What, How & for Whom/WHW is a curatorial collective formed in 1999 in Zagreb, based in Berlin, Vienna, and Zagreb. Its founding members are curators Ivet Ćurlin, Ana Dević, Nataša Ilić, and Sabina Sabolović, and designer and publicist Dejan Kršić. What, how and for whom, the three basic questions of every economic organization, concern the planning, concept, and realization of exhibitions as well as the production and distribution of artworks and the artist’s position in the labor market. These questions formed the title of WHW’s first project dedicated to the 152nd anniversary of the Communist Manifesto, in 2000 in Zagreb, and became the motto of WHW’s work and the title of the collective.

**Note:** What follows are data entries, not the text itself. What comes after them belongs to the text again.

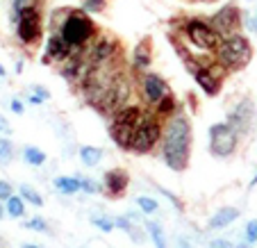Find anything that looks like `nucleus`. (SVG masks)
I'll list each match as a JSON object with an SVG mask.
<instances>
[{
	"label": "nucleus",
	"instance_id": "nucleus-1",
	"mask_svg": "<svg viewBox=\"0 0 257 248\" xmlns=\"http://www.w3.org/2000/svg\"><path fill=\"white\" fill-rule=\"evenodd\" d=\"M191 146H194V128L191 118L182 109L164 121V135L160 144V155L164 164L175 173L189 169L191 162Z\"/></svg>",
	"mask_w": 257,
	"mask_h": 248
},
{
	"label": "nucleus",
	"instance_id": "nucleus-2",
	"mask_svg": "<svg viewBox=\"0 0 257 248\" xmlns=\"http://www.w3.org/2000/svg\"><path fill=\"white\" fill-rule=\"evenodd\" d=\"M252 59V44L241 32H234L223 37L221 46L214 50V62L223 68V73H237L250 64Z\"/></svg>",
	"mask_w": 257,
	"mask_h": 248
},
{
	"label": "nucleus",
	"instance_id": "nucleus-3",
	"mask_svg": "<svg viewBox=\"0 0 257 248\" xmlns=\"http://www.w3.org/2000/svg\"><path fill=\"white\" fill-rule=\"evenodd\" d=\"M59 34L73 50H87L96 39V23L84 10H71L59 23Z\"/></svg>",
	"mask_w": 257,
	"mask_h": 248
},
{
	"label": "nucleus",
	"instance_id": "nucleus-4",
	"mask_svg": "<svg viewBox=\"0 0 257 248\" xmlns=\"http://www.w3.org/2000/svg\"><path fill=\"white\" fill-rule=\"evenodd\" d=\"M146 109L141 107V105H132V102H127L125 107L116 109V112L109 116V137H112V141L121 148V151L130 153L132 139H135L137 130H139Z\"/></svg>",
	"mask_w": 257,
	"mask_h": 248
},
{
	"label": "nucleus",
	"instance_id": "nucleus-5",
	"mask_svg": "<svg viewBox=\"0 0 257 248\" xmlns=\"http://www.w3.org/2000/svg\"><path fill=\"white\" fill-rule=\"evenodd\" d=\"M162 135H164V118L157 116L155 109L148 107L141 118V126L137 130L135 139H132L130 153L135 155H148L162 144Z\"/></svg>",
	"mask_w": 257,
	"mask_h": 248
},
{
	"label": "nucleus",
	"instance_id": "nucleus-6",
	"mask_svg": "<svg viewBox=\"0 0 257 248\" xmlns=\"http://www.w3.org/2000/svg\"><path fill=\"white\" fill-rule=\"evenodd\" d=\"M182 32H185L187 41H189L196 50L207 53V55H214V50L223 41L221 32L205 19H187L185 23H182Z\"/></svg>",
	"mask_w": 257,
	"mask_h": 248
},
{
	"label": "nucleus",
	"instance_id": "nucleus-7",
	"mask_svg": "<svg viewBox=\"0 0 257 248\" xmlns=\"http://www.w3.org/2000/svg\"><path fill=\"white\" fill-rule=\"evenodd\" d=\"M19 21H16V34L23 46L39 44L44 37V16H41V7L37 5H25L16 12Z\"/></svg>",
	"mask_w": 257,
	"mask_h": 248
},
{
	"label": "nucleus",
	"instance_id": "nucleus-8",
	"mask_svg": "<svg viewBox=\"0 0 257 248\" xmlns=\"http://www.w3.org/2000/svg\"><path fill=\"white\" fill-rule=\"evenodd\" d=\"M209 153L218 160H228L239 148V132L228 121L209 126Z\"/></svg>",
	"mask_w": 257,
	"mask_h": 248
},
{
	"label": "nucleus",
	"instance_id": "nucleus-9",
	"mask_svg": "<svg viewBox=\"0 0 257 248\" xmlns=\"http://www.w3.org/2000/svg\"><path fill=\"white\" fill-rule=\"evenodd\" d=\"M221 71H223V68L212 59V64H207V62L198 64V66L191 71V75H194L196 84H198L207 96H218V93H221V87H223V80H221L223 73H221Z\"/></svg>",
	"mask_w": 257,
	"mask_h": 248
},
{
	"label": "nucleus",
	"instance_id": "nucleus-10",
	"mask_svg": "<svg viewBox=\"0 0 257 248\" xmlns=\"http://www.w3.org/2000/svg\"><path fill=\"white\" fill-rule=\"evenodd\" d=\"M139 89H141V100L148 105V107H155L157 102L164 96H169L171 89L166 84V80L157 73H141L139 78Z\"/></svg>",
	"mask_w": 257,
	"mask_h": 248
},
{
	"label": "nucleus",
	"instance_id": "nucleus-11",
	"mask_svg": "<svg viewBox=\"0 0 257 248\" xmlns=\"http://www.w3.org/2000/svg\"><path fill=\"white\" fill-rule=\"evenodd\" d=\"M207 21L221 32V37H230V34L239 32V28H241V10L234 3H228L216 14L209 16Z\"/></svg>",
	"mask_w": 257,
	"mask_h": 248
},
{
	"label": "nucleus",
	"instance_id": "nucleus-12",
	"mask_svg": "<svg viewBox=\"0 0 257 248\" xmlns=\"http://www.w3.org/2000/svg\"><path fill=\"white\" fill-rule=\"evenodd\" d=\"M252 121H255V105H252L250 98H243L237 102V107L228 114V123L239 132V137L250 135Z\"/></svg>",
	"mask_w": 257,
	"mask_h": 248
},
{
	"label": "nucleus",
	"instance_id": "nucleus-13",
	"mask_svg": "<svg viewBox=\"0 0 257 248\" xmlns=\"http://www.w3.org/2000/svg\"><path fill=\"white\" fill-rule=\"evenodd\" d=\"M102 182H105V194L109 198H121L125 194L127 185H130V175L123 169H112V171H105Z\"/></svg>",
	"mask_w": 257,
	"mask_h": 248
},
{
	"label": "nucleus",
	"instance_id": "nucleus-14",
	"mask_svg": "<svg viewBox=\"0 0 257 248\" xmlns=\"http://www.w3.org/2000/svg\"><path fill=\"white\" fill-rule=\"evenodd\" d=\"M73 53H80V50H73L71 46L62 39V34H50L48 41H46L44 62H59V64H62L64 59L71 57Z\"/></svg>",
	"mask_w": 257,
	"mask_h": 248
},
{
	"label": "nucleus",
	"instance_id": "nucleus-15",
	"mask_svg": "<svg viewBox=\"0 0 257 248\" xmlns=\"http://www.w3.org/2000/svg\"><path fill=\"white\" fill-rule=\"evenodd\" d=\"M151 62H153V46H151V39H144V41H139V44H137L135 53H132V68L144 73L146 68L151 66Z\"/></svg>",
	"mask_w": 257,
	"mask_h": 248
},
{
	"label": "nucleus",
	"instance_id": "nucleus-16",
	"mask_svg": "<svg viewBox=\"0 0 257 248\" xmlns=\"http://www.w3.org/2000/svg\"><path fill=\"white\" fill-rule=\"evenodd\" d=\"M239 219V209L237 207H218V212L209 219V223H207V230H223V228H228V225H232L234 221Z\"/></svg>",
	"mask_w": 257,
	"mask_h": 248
},
{
	"label": "nucleus",
	"instance_id": "nucleus-17",
	"mask_svg": "<svg viewBox=\"0 0 257 248\" xmlns=\"http://www.w3.org/2000/svg\"><path fill=\"white\" fill-rule=\"evenodd\" d=\"M53 185L64 196H73V194H78V191H82V182H80L78 175H59V178H55Z\"/></svg>",
	"mask_w": 257,
	"mask_h": 248
},
{
	"label": "nucleus",
	"instance_id": "nucleus-18",
	"mask_svg": "<svg viewBox=\"0 0 257 248\" xmlns=\"http://www.w3.org/2000/svg\"><path fill=\"white\" fill-rule=\"evenodd\" d=\"M153 109H155V114H157V116H162V118H164V121H166V118H171L175 112H178V109H180V105H178V100H175V96H173V93H169V96H164V98H162V100L157 102V105H155V107H153Z\"/></svg>",
	"mask_w": 257,
	"mask_h": 248
},
{
	"label": "nucleus",
	"instance_id": "nucleus-19",
	"mask_svg": "<svg viewBox=\"0 0 257 248\" xmlns=\"http://www.w3.org/2000/svg\"><path fill=\"white\" fill-rule=\"evenodd\" d=\"M102 148H98V146H82L80 148V160H82V164L84 166H96V164H100V160H102Z\"/></svg>",
	"mask_w": 257,
	"mask_h": 248
},
{
	"label": "nucleus",
	"instance_id": "nucleus-20",
	"mask_svg": "<svg viewBox=\"0 0 257 248\" xmlns=\"http://www.w3.org/2000/svg\"><path fill=\"white\" fill-rule=\"evenodd\" d=\"M5 209L12 219H21V216H25V198L21 194L10 196V198L5 200Z\"/></svg>",
	"mask_w": 257,
	"mask_h": 248
},
{
	"label": "nucleus",
	"instance_id": "nucleus-21",
	"mask_svg": "<svg viewBox=\"0 0 257 248\" xmlns=\"http://www.w3.org/2000/svg\"><path fill=\"white\" fill-rule=\"evenodd\" d=\"M144 228H146V232L151 234L155 248H166V234H164V230H162L160 223H155V221H146Z\"/></svg>",
	"mask_w": 257,
	"mask_h": 248
},
{
	"label": "nucleus",
	"instance_id": "nucleus-22",
	"mask_svg": "<svg viewBox=\"0 0 257 248\" xmlns=\"http://www.w3.org/2000/svg\"><path fill=\"white\" fill-rule=\"evenodd\" d=\"M23 160L28 162L30 166H41L46 162V153L37 146H25L23 148Z\"/></svg>",
	"mask_w": 257,
	"mask_h": 248
},
{
	"label": "nucleus",
	"instance_id": "nucleus-23",
	"mask_svg": "<svg viewBox=\"0 0 257 248\" xmlns=\"http://www.w3.org/2000/svg\"><path fill=\"white\" fill-rule=\"evenodd\" d=\"M19 194L25 198V203L34 205V207H44V196H41L39 191H34L30 185H21L19 187Z\"/></svg>",
	"mask_w": 257,
	"mask_h": 248
},
{
	"label": "nucleus",
	"instance_id": "nucleus-24",
	"mask_svg": "<svg viewBox=\"0 0 257 248\" xmlns=\"http://www.w3.org/2000/svg\"><path fill=\"white\" fill-rule=\"evenodd\" d=\"M48 98H50V91L46 87H41V84H32V87H30L28 100L32 102V105H41V102H46Z\"/></svg>",
	"mask_w": 257,
	"mask_h": 248
},
{
	"label": "nucleus",
	"instance_id": "nucleus-25",
	"mask_svg": "<svg viewBox=\"0 0 257 248\" xmlns=\"http://www.w3.org/2000/svg\"><path fill=\"white\" fill-rule=\"evenodd\" d=\"M137 207H139L141 214H155L160 209V203L155 198H151V196H139L137 198Z\"/></svg>",
	"mask_w": 257,
	"mask_h": 248
},
{
	"label": "nucleus",
	"instance_id": "nucleus-26",
	"mask_svg": "<svg viewBox=\"0 0 257 248\" xmlns=\"http://www.w3.org/2000/svg\"><path fill=\"white\" fill-rule=\"evenodd\" d=\"M14 160V144L10 139H0V164H10Z\"/></svg>",
	"mask_w": 257,
	"mask_h": 248
},
{
	"label": "nucleus",
	"instance_id": "nucleus-27",
	"mask_svg": "<svg viewBox=\"0 0 257 248\" xmlns=\"http://www.w3.org/2000/svg\"><path fill=\"white\" fill-rule=\"evenodd\" d=\"M91 225H96L100 232H112L114 228H116V223H114V219H109V216H91Z\"/></svg>",
	"mask_w": 257,
	"mask_h": 248
},
{
	"label": "nucleus",
	"instance_id": "nucleus-28",
	"mask_svg": "<svg viewBox=\"0 0 257 248\" xmlns=\"http://www.w3.org/2000/svg\"><path fill=\"white\" fill-rule=\"evenodd\" d=\"M25 228H28V230H34V232H50L48 221L41 219V216H34V219L25 221Z\"/></svg>",
	"mask_w": 257,
	"mask_h": 248
},
{
	"label": "nucleus",
	"instance_id": "nucleus-29",
	"mask_svg": "<svg viewBox=\"0 0 257 248\" xmlns=\"http://www.w3.org/2000/svg\"><path fill=\"white\" fill-rule=\"evenodd\" d=\"M105 7H107V0H84L82 3V10L87 14H100Z\"/></svg>",
	"mask_w": 257,
	"mask_h": 248
},
{
	"label": "nucleus",
	"instance_id": "nucleus-30",
	"mask_svg": "<svg viewBox=\"0 0 257 248\" xmlns=\"http://www.w3.org/2000/svg\"><path fill=\"white\" fill-rule=\"evenodd\" d=\"M243 239H246L248 243H252V246L257 243V219H252V221H248V223H246V230H243Z\"/></svg>",
	"mask_w": 257,
	"mask_h": 248
},
{
	"label": "nucleus",
	"instance_id": "nucleus-31",
	"mask_svg": "<svg viewBox=\"0 0 257 248\" xmlns=\"http://www.w3.org/2000/svg\"><path fill=\"white\" fill-rule=\"evenodd\" d=\"M80 182H82V191L84 194H98L100 191V187H98L96 180H91V178H87V175H78Z\"/></svg>",
	"mask_w": 257,
	"mask_h": 248
},
{
	"label": "nucleus",
	"instance_id": "nucleus-32",
	"mask_svg": "<svg viewBox=\"0 0 257 248\" xmlns=\"http://www.w3.org/2000/svg\"><path fill=\"white\" fill-rule=\"evenodd\" d=\"M10 196H14V187L7 180H0V200H7Z\"/></svg>",
	"mask_w": 257,
	"mask_h": 248
},
{
	"label": "nucleus",
	"instance_id": "nucleus-33",
	"mask_svg": "<svg viewBox=\"0 0 257 248\" xmlns=\"http://www.w3.org/2000/svg\"><path fill=\"white\" fill-rule=\"evenodd\" d=\"M209 248H234V243H230L228 239H212Z\"/></svg>",
	"mask_w": 257,
	"mask_h": 248
},
{
	"label": "nucleus",
	"instance_id": "nucleus-34",
	"mask_svg": "<svg viewBox=\"0 0 257 248\" xmlns=\"http://www.w3.org/2000/svg\"><path fill=\"white\" fill-rule=\"evenodd\" d=\"M10 109H12V112H14V114H19V116H21V114H23V112H25V107H23V102H21V100H19V98H14V100H12V102H10Z\"/></svg>",
	"mask_w": 257,
	"mask_h": 248
},
{
	"label": "nucleus",
	"instance_id": "nucleus-35",
	"mask_svg": "<svg viewBox=\"0 0 257 248\" xmlns=\"http://www.w3.org/2000/svg\"><path fill=\"white\" fill-rule=\"evenodd\" d=\"M160 191H162V194H164V196H166V198H169V200H171V203H173V205H175V207H178V209H182V203H180V200H178V198H175V196H173V194H171V191H169V189H164V187H160Z\"/></svg>",
	"mask_w": 257,
	"mask_h": 248
},
{
	"label": "nucleus",
	"instance_id": "nucleus-36",
	"mask_svg": "<svg viewBox=\"0 0 257 248\" xmlns=\"http://www.w3.org/2000/svg\"><path fill=\"white\" fill-rule=\"evenodd\" d=\"M25 3H28V0H14V12H19L21 7H25Z\"/></svg>",
	"mask_w": 257,
	"mask_h": 248
},
{
	"label": "nucleus",
	"instance_id": "nucleus-37",
	"mask_svg": "<svg viewBox=\"0 0 257 248\" xmlns=\"http://www.w3.org/2000/svg\"><path fill=\"white\" fill-rule=\"evenodd\" d=\"M7 130H10V126H7V121H5V118L0 116V132H7Z\"/></svg>",
	"mask_w": 257,
	"mask_h": 248
},
{
	"label": "nucleus",
	"instance_id": "nucleus-38",
	"mask_svg": "<svg viewBox=\"0 0 257 248\" xmlns=\"http://www.w3.org/2000/svg\"><path fill=\"white\" fill-rule=\"evenodd\" d=\"M234 248H252V243H248V241H241V243H234Z\"/></svg>",
	"mask_w": 257,
	"mask_h": 248
},
{
	"label": "nucleus",
	"instance_id": "nucleus-39",
	"mask_svg": "<svg viewBox=\"0 0 257 248\" xmlns=\"http://www.w3.org/2000/svg\"><path fill=\"white\" fill-rule=\"evenodd\" d=\"M250 28H252V32H255V34H257V14H255V16H252V25H250Z\"/></svg>",
	"mask_w": 257,
	"mask_h": 248
},
{
	"label": "nucleus",
	"instance_id": "nucleus-40",
	"mask_svg": "<svg viewBox=\"0 0 257 248\" xmlns=\"http://www.w3.org/2000/svg\"><path fill=\"white\" fill-rule=\"evenodd\" d=\"M7 214V209H5V205H3V200H0V219Z\"/></svg>",
	"mask_w": 257,
	"mask_h": 248
},
{
	"label": "nucleus",
	"instance_id": "nucleus-41",
	"mask_svg": "<svg viewBox=\"0 0 257 248\" xmlns=\"http://www.w3.org/2000/svg\"><path fill=\"white\" fill-rule=\"evenodd\" d=\"M255 185H257V173L252 175V180H250V187H255Z\"/></svg>",
	"mask_w": 257,
	"mask_h": 248
},
{
	"label": "nucleus",
	"instance_id": "nucleus-42",
	"mask_svg": "<svg viewBox=\"0 0 257 248\" xmlns=\"http://www.w3.org/2000/svg\"><path fill=\"white\" fill-rule=\"evenodd\" d=\"M5 75H7V71H5L3 66H0V78H5Z\"/></svg>",
	"mask_w": 257,
	"mask_h": 248
},
{
	"label": "nucleus",
	"instance_id": "nucleus-43",
	"mask_svg": "<svg viewBox=\"0 0 257 248\" xmlns=\"http://www.w3.org/2000/svg\"><path fill=\"white\" fill-rule=\"evenodd\" d=\"M23 248H39V246H34V243H25Z\"/></svg>",
	"mask_w": 257,
	"mask_h": 248
},
{
	"label": "nucleus",
	"instance_id": "nucleus-44",
	"mask_svg": "<svg viewBox=\"0 0 257 248\" xmlns=\"http://www.w3.org/2000/svg\"><path fill=\"white\" fill-rule=\"evenodd\" d=\"M200 3H209L212 5V3H218V0H200Z\"/></svg>",
	"mask_w": 257,
	"mask_h": 248
}]
</instances>
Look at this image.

Over the years, WHW developed projects in different geographical and cultural contexts and on different institutional scales, inspired by queer-feminist, anti-fascist and decolonizing ideas and with a goal to set impulses for aesthetic and ideological debates in the field of contemporary art. From 2003 to 2023, the WHW collective ran a program at the city-owned gallery Gallery Nova at Teslina 7 in Zagreb. Currently the Gallery is operating without a permanent base, relying on being hosted by various local cultural organizations. While searching for a new address, Gallery’s program is exploring possibilities of a gallery as mental and nomadic space, as well as contingencies of its own unfinished institutionalization. In 2018, WHW launched a new international study program for emerging artists called WHW Akademija, based in Zagreb. From 2019 to 2024, Ivet Ćurlin, Nataša Ilić, and Sabina Sabolović have been working as artistic directors of Kunsthalle Wien in Vienna, while activities in Zagreb have continued under leadership of Ana Dević.